DESCRIPTION OF THE TASK → For every entry, reproduce the wording exactly and omit any image it holds.

*** RAW DATA Section Begins ***

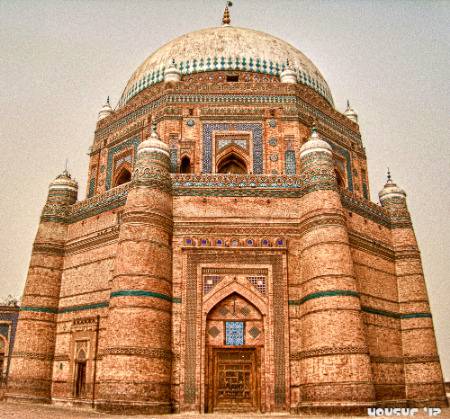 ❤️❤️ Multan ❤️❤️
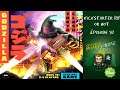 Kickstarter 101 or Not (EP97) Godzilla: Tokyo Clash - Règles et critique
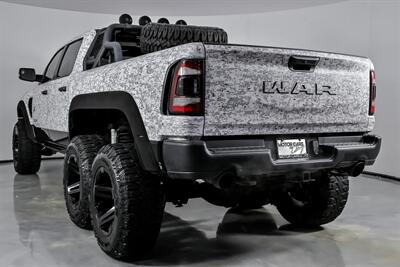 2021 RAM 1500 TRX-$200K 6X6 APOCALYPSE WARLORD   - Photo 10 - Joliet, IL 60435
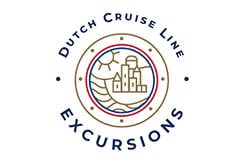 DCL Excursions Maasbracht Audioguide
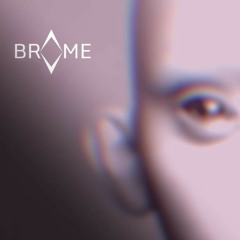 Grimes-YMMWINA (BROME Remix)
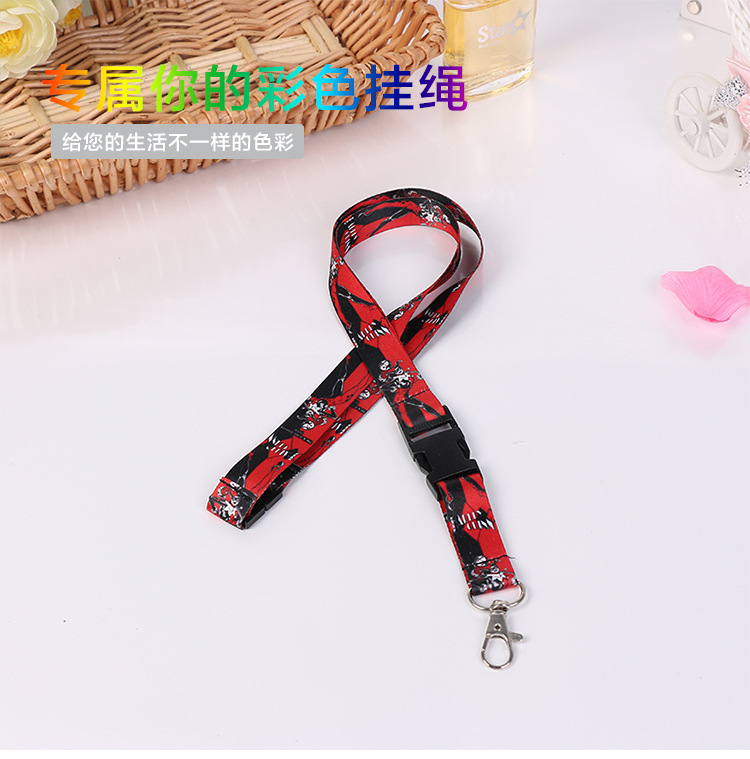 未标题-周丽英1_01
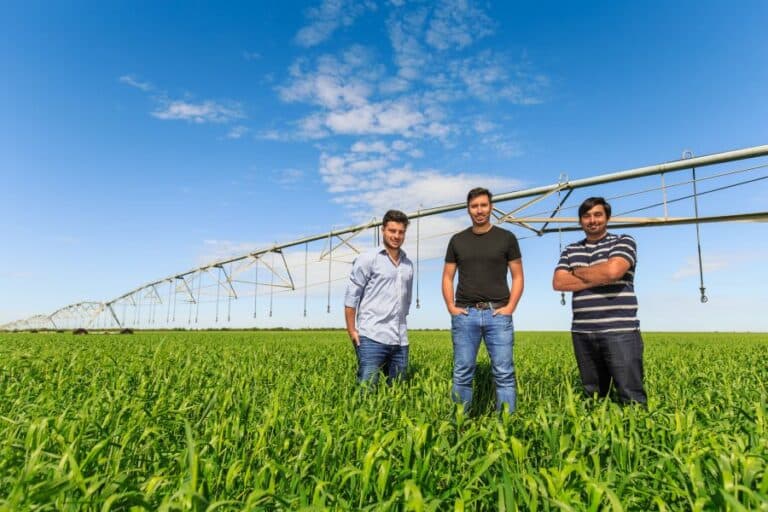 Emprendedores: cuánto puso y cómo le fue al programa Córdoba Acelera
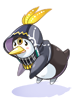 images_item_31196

*** RAW DATA Section Ends ***

RESPONSE TO THIS TASK →
 ❤️❤️ Multan ❤️❤️
 Kickstarter 101 or Not (EP97) Godzilla: Tokyo Clash - Règles et critique
 2021 RAM 1500 TRX-$200K 6X6 APOCALYPSE WARLORD   - Photo 10 - Joliet, IL 60435
 DCL Excursions Maasbracht Audioguide
 Grimes-YMMWINA (BROME Remix)
 未标题-周丽英1_01
 Emprendedores: cuánto puso y cómo le fue al programa Córdoba Acelera
 images_item_31196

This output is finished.